Problem to work on
Pick up the text on law, the financial sector, and economic growth from the last sentence shown, and carry it forward.
Start of Reading text
C. Law, the Financial Sector, and Economic Growth


  1. Rule of Law
  2. Financial Sector and Economic Development
  3. Law and Finance
  4. Role of Law in Financial Development
  5. Law and Finance and Legal Systems
  6. Law, Finance, and Economic Development Today

  1. Rule of Law
  2. Law plays a variety of roles in societal organization and in governance, with governance systems relying on legal systems to structure institutional governance and economic organization.

    The rule of law is a mix of technical or procedural components, as well as substantive moral content that encompass

    • a system of government where institutions and officials are guided and constrained by the law, i.e., government that is accountable to, not above, the law;
    • a body of laws that are transparent, reasonably predictable, validly derived, and fairly and equitably applied;
    • laws, principles and procedures that protect those civil, political, and economic rights that have become enshrined as universal human rights; and
    • a fair and effective legal system led by an independent and professionally competent judiciary that acts as the final arbiter of the law.

    The term "rule of law" largely relates to process rather than substance and refers to a law that is

    • created by a legitimate authority, certain, clear, publicly accessible, consistent, prospective, and commanding obedience;
    • applied through transparent processes and principled reasoning, and subject to organized appeal;
    • interpreted and monitored by an independent judiciary free of political control; and
    • congruent with the behavior of administering officials.
End of Reading text
Start of Listed entries
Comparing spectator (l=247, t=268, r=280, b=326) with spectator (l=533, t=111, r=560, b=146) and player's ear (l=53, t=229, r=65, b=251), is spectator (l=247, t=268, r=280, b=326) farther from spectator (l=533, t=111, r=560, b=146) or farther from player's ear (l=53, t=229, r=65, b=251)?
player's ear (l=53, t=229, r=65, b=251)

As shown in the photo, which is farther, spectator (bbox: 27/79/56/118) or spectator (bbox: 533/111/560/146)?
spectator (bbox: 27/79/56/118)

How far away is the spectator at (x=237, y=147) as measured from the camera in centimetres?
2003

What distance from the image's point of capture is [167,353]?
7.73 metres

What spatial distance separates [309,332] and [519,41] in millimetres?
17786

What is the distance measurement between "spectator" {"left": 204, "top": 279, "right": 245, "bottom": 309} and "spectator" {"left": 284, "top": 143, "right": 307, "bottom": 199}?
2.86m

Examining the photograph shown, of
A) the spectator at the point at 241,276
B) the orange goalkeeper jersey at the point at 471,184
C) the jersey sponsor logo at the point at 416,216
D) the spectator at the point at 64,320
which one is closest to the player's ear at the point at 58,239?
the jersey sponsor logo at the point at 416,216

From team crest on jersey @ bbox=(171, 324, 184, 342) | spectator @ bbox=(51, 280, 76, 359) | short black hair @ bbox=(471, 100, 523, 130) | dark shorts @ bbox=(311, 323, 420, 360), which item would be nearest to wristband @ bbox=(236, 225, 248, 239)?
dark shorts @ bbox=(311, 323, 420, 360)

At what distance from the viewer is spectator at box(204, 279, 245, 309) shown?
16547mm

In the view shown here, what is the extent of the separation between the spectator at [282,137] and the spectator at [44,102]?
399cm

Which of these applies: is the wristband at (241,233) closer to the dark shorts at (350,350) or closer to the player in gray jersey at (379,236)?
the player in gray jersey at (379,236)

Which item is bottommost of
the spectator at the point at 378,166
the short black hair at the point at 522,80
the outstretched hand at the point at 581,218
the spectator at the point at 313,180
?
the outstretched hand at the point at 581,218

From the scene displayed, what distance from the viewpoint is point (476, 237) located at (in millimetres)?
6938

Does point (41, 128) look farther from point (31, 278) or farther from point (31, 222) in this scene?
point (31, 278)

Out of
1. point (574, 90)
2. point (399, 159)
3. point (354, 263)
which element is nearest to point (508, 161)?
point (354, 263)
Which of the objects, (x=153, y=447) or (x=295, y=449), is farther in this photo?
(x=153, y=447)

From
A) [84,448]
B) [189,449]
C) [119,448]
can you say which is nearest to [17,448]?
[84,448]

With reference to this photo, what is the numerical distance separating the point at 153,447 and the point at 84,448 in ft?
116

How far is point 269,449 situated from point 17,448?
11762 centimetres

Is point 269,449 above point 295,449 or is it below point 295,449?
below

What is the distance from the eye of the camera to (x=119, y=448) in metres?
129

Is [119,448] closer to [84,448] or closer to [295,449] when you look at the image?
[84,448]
End of Listed entries
Task response
    Without a predictable, enforceable set of rules, uncertainty reigns in an economy. Without transparent legal rules enforced by a competent judiciary, the cost of business rises: raising capital becomes more expensive, entrepreneurs require higher risk premiums, and debtors do not repay debts because they know that laws and contracts are not consistently enforced. Societies that lack the rule of law suffer. Lack of confidence in law enforcement and fair, effective dispute resolution supervised by the courts leads to the creation of alternative institutions, opens the door to the criminalization of the economy and creates a fertile breeding ground for corruption. Therefore, the rule of law provides an essential framework for economic activity.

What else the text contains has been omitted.